Berliner CDU: Stefan Evers einstimmig zum Spitzenkandidaten gewählt
Wichtige Fakten
- • Stefan Evers wurde am 13. Juli 2026 einstimmig zum CDU-Spitzenkandidaten gekürt.
- • Er übernimmt kommissarisch auch den Landesvorsitz; Lukas Krieger wird kommissarischer Generalsekretär.
- • Die Wahl zum Abgeordnetenhaus findet am 20. September 2026 statt – in gut zwei Monaten.
- • CDU in Umfrage bei nur noch 17 Prozent; Wegner fiel wegen Stromausfall-Krise zurück.
- • Evers kündigte neuen Fokus auf Berlin als Stadt der Chancen an.

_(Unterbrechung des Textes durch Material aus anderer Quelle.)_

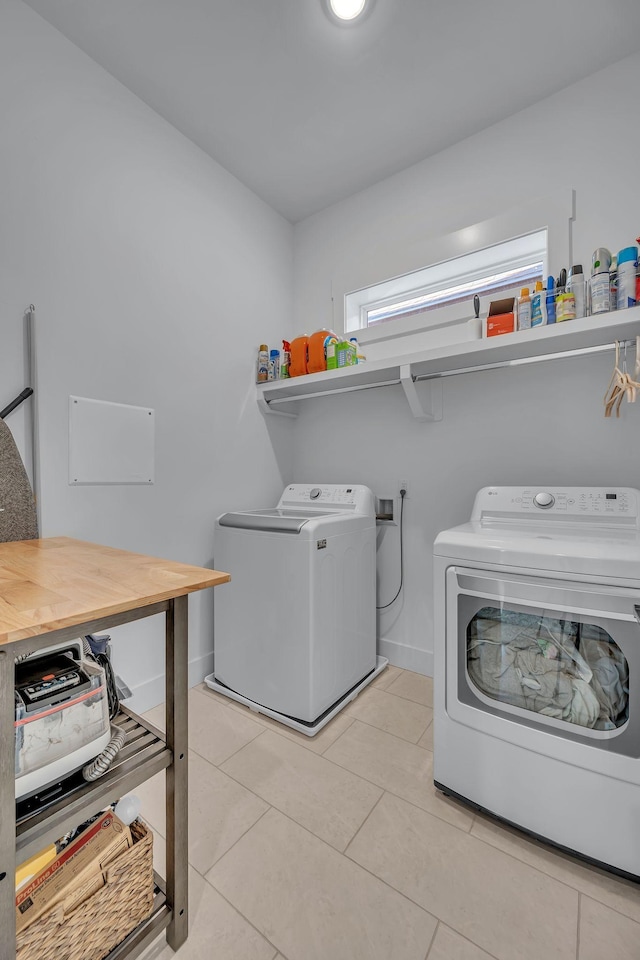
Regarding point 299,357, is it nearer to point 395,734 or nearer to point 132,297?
point 132,297

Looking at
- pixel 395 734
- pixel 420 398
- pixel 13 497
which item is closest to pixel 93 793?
pixel 13 497

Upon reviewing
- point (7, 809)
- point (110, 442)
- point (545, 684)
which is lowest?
point (545, 684)

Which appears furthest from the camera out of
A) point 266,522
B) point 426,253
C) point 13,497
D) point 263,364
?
point 263,364

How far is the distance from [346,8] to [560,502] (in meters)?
2.00

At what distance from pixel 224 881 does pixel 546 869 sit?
2.90 ft

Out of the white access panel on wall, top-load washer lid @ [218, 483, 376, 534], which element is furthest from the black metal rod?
top-load washer lid @ [218, 483, 376, 534]

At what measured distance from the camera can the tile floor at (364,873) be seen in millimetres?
935

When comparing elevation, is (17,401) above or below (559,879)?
above

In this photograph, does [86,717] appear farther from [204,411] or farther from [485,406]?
[485,406]

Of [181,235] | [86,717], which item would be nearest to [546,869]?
[86,717]

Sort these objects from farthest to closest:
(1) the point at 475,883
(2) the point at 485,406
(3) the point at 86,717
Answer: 1. (2) the point at 485,406
2. (1) the point at 475,883
3. (3) the point at 86,717

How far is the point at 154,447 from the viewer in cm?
188

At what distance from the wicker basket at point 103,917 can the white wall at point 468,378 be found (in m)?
1.59

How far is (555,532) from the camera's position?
1.46 m
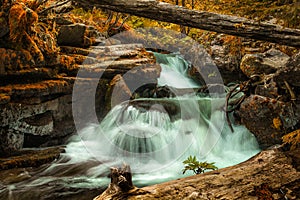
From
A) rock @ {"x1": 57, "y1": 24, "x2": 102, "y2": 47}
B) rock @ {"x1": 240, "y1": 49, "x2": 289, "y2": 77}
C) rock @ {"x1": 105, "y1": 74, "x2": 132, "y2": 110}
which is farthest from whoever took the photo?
rock @ {"x1": 240, "y1": 49, "x2": 289, "y2": 77}

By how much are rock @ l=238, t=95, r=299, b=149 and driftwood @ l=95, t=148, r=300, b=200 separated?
136 inches

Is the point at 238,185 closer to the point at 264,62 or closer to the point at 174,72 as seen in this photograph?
the point at 264,62

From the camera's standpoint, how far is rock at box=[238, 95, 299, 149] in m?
5.65

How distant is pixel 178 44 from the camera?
47.8 ft

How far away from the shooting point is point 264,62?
8750 mm

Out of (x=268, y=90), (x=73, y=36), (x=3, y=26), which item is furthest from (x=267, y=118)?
(x=3, y=26)

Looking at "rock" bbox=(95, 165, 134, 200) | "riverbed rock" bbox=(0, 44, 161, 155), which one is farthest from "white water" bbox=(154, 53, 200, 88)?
"rock" bbox=(95, 165, 134, 200)

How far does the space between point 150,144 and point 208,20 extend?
4.55 metres

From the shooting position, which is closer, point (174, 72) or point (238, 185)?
point (238, 185)

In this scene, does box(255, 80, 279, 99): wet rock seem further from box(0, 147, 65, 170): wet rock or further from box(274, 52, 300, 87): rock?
box(0, 147, 65, 170): wet rock

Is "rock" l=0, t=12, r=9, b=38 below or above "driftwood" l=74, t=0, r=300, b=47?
above

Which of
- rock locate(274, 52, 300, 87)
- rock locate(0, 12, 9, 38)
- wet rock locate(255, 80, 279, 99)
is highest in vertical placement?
rock locate(0, 12, 9, 38)

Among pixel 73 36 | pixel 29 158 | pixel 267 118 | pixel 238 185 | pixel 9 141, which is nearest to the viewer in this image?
pixel 238 185

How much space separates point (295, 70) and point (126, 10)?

Personelle Neuaufstellung nach Rückzug Wegners
Der Berliner CDU-Landesvorstand hat Finanzsenator Stefan Evers einstimmig zum neuen Spitzenkandidaten für die Abgeordnetenhauswahl am 20. September gewählt – weniger als 24 Stunden nach Kai Wegners überraschendem Rückzug. Diese Entscheidung fiel am Montag, den 13. Juli 2026. Evers übernimmt zudem kommissarisch den CDU-Landesvorsitz. Die Generalsekretärin Ottilie Klein gibt ihr Amt ab; ihr folgt auf Vorschlag von Evers kommissarisch der Bundestagsabgeordnete Lukas Krieger. Laut Parteisprecher erfolgte auch diese Entscheidung einstimmig.
Reaktionen und Ausblick
Evers selbst räumte ein, dass die Spitzenkandidatur nicht seiner Lebensplanung entspricht, aber er werde nun alles für die Stadt geben. CDU-Präsidiumsmitglied Jan-Marco Luczak betonte, Evers sei in der Stadtgesellschaft bekannt und mache ein starkes Angebot. Die politischen Gegner zeigten sich skeptisch: SPD-Senator Steffen Krach sprach vom „System Wegner“, das weiterhin die CDU präge. Grünen-Politikerin Bettina Jarasch lobte Evers persönlich, verwies aber auf die Mitverantwortung für die Kürzungen der letzten Jahre. Die Linke warf ihm maßgeblichen Anteil am Sparkurs vor. Evers kündigte an, neue Schwerpunkte setzen zu wollen, insbesondere allen Berlinern die Perspektive zu geben, ihre Träume zu verwirklichen.